I don't like to ask for votes, etc. and I know we won't win, especially so last minute, but I entered the TSC contest with my kids doe, Peanut. 
I can't begin to tell you how much we could use the gift card lol But I know we all could! Anyway, if you'd like to vote:
https://www.facebook.com/TractorSupplyCo?v=app_340493986057345&rest=1

Look for my name 'Candice' and the 'bouncing' pic of Peanut:









Should be recently added.

I think it ends on Halloween so we don't really have a chance, but figured we'd try anyway.

Thanks!


----------



## ksalvagno (Oct 6, 2009)

She is adorable!


----------



## Goats Rock (Jun 20, 2011)

I hate that I can't even look at sites without a FB account. If I could vote, I would. She sure is cute!
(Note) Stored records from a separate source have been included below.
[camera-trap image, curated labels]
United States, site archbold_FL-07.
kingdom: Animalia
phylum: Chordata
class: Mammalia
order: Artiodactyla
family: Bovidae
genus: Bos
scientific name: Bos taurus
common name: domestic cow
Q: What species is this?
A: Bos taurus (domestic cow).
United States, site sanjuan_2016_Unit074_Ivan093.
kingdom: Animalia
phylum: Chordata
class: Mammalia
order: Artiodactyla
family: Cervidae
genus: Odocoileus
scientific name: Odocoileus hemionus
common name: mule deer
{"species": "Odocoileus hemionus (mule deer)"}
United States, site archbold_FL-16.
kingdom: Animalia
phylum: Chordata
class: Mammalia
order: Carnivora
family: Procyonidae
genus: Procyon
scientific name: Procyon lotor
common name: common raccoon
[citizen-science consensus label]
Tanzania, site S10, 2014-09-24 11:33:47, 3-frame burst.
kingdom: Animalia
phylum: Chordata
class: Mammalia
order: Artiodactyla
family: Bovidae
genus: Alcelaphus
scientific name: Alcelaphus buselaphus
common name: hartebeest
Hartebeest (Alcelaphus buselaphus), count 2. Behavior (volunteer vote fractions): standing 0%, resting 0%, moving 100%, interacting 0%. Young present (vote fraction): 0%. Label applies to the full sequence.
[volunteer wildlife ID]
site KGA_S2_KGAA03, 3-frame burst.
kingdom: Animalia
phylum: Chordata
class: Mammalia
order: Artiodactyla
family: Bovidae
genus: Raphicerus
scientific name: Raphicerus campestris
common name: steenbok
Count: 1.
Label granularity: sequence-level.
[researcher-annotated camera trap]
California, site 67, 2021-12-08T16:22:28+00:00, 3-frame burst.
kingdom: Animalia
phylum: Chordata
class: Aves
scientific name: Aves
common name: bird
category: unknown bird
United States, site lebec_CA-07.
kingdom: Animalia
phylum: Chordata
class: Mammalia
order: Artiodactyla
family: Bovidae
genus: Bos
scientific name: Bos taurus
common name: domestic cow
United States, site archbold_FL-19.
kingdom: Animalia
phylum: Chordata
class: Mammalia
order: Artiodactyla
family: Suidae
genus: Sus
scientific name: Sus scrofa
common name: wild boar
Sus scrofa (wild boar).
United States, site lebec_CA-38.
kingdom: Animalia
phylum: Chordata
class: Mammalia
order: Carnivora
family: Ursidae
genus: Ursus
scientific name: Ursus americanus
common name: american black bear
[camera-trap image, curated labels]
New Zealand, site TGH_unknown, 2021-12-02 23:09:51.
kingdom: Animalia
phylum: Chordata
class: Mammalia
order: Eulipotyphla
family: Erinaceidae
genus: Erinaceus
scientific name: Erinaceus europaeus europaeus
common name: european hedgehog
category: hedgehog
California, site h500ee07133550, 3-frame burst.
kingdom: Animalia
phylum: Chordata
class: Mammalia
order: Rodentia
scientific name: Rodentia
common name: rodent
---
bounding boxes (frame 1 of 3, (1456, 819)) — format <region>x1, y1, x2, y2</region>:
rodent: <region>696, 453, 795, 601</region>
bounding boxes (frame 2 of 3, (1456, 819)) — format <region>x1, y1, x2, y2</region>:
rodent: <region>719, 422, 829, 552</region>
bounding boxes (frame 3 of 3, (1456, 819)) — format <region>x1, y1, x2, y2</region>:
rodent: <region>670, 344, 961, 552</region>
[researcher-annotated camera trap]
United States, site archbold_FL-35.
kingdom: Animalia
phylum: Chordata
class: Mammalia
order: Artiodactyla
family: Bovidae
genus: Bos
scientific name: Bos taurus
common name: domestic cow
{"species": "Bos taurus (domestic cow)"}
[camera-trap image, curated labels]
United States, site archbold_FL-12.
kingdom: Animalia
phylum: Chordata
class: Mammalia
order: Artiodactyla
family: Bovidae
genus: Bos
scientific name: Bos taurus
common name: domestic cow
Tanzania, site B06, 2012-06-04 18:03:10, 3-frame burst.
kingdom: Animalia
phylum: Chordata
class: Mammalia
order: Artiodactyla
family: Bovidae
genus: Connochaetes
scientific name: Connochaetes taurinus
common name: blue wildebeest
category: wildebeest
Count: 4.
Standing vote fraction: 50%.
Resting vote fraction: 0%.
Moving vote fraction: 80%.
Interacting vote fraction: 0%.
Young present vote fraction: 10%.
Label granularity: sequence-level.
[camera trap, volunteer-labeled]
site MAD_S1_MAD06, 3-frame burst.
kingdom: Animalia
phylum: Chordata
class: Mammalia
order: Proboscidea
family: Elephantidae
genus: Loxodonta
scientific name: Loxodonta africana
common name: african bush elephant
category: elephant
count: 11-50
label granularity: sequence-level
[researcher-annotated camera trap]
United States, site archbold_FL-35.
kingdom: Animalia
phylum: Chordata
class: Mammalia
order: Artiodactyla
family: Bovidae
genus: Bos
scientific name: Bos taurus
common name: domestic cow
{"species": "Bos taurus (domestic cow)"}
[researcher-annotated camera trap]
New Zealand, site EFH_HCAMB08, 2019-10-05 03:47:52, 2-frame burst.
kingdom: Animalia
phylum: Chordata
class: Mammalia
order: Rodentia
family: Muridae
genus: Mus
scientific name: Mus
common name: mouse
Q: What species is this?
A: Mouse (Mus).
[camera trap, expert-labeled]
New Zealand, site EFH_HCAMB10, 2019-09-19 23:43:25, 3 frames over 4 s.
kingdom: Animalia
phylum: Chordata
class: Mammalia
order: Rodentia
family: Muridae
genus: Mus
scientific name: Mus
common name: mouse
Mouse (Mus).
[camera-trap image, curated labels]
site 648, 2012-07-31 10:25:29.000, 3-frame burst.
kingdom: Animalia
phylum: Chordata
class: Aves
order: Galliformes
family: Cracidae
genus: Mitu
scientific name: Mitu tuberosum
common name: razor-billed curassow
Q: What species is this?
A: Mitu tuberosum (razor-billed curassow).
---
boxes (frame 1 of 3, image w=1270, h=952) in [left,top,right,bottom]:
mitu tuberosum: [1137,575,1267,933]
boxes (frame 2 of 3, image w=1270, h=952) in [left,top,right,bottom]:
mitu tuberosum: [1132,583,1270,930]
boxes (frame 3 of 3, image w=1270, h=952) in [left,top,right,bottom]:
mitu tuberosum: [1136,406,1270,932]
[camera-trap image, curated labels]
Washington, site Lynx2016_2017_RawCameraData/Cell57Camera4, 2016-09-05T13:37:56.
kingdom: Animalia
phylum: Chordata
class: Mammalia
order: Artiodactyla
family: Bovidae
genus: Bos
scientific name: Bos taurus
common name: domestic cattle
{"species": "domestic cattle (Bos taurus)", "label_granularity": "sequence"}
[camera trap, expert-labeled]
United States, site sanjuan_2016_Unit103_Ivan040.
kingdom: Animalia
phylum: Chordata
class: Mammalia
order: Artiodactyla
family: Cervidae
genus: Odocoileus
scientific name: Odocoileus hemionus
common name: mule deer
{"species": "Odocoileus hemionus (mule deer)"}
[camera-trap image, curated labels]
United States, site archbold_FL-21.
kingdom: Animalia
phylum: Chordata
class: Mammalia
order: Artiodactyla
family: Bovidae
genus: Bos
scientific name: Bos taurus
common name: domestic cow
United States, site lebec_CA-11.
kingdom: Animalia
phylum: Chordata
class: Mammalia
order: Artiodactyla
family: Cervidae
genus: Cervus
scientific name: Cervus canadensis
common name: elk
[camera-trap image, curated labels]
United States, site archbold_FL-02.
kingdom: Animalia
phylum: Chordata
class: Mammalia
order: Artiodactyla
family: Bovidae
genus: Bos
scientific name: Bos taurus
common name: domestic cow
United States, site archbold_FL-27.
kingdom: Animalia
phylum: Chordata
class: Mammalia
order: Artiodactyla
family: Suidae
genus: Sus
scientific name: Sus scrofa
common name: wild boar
Good luck!


----------



## WalshKidsGoats (Nov 27, 2012)

Voted!


----------



## jberter (Jan 21, 2010)

I voted for you,, what a cutie,, hope you win...


----------



## toth boer goats (Jul 20, 2008)

Voted too


----------



## MsScamp (Feb 1, 2010)

One more vote added! She is such a cutie!


----------



## Jessica84 (Oct 27, 2011)

I can't find where to vote


----------



## Scottyhorse (Feb 11, 2013)

Voted!


----------



## ptgoats45 (Nov 28, 2011)

I voted!

Jessica, if you click on the picture it take you to a new page and there it has the spot to click on to vote.


----------



## springkids (Sep 12, 2013)

Beautiful girl. I have one from last year that kept over that looks almost exactly like her. Her name is Kate. I hope you win. She is beautiful!!!!


----------



## DDFN (Jul 31, 2011)

voted and shared with my FB friends. hope that helps! I will vote again tomorrow as they say you can vote once a day til deadline.


----------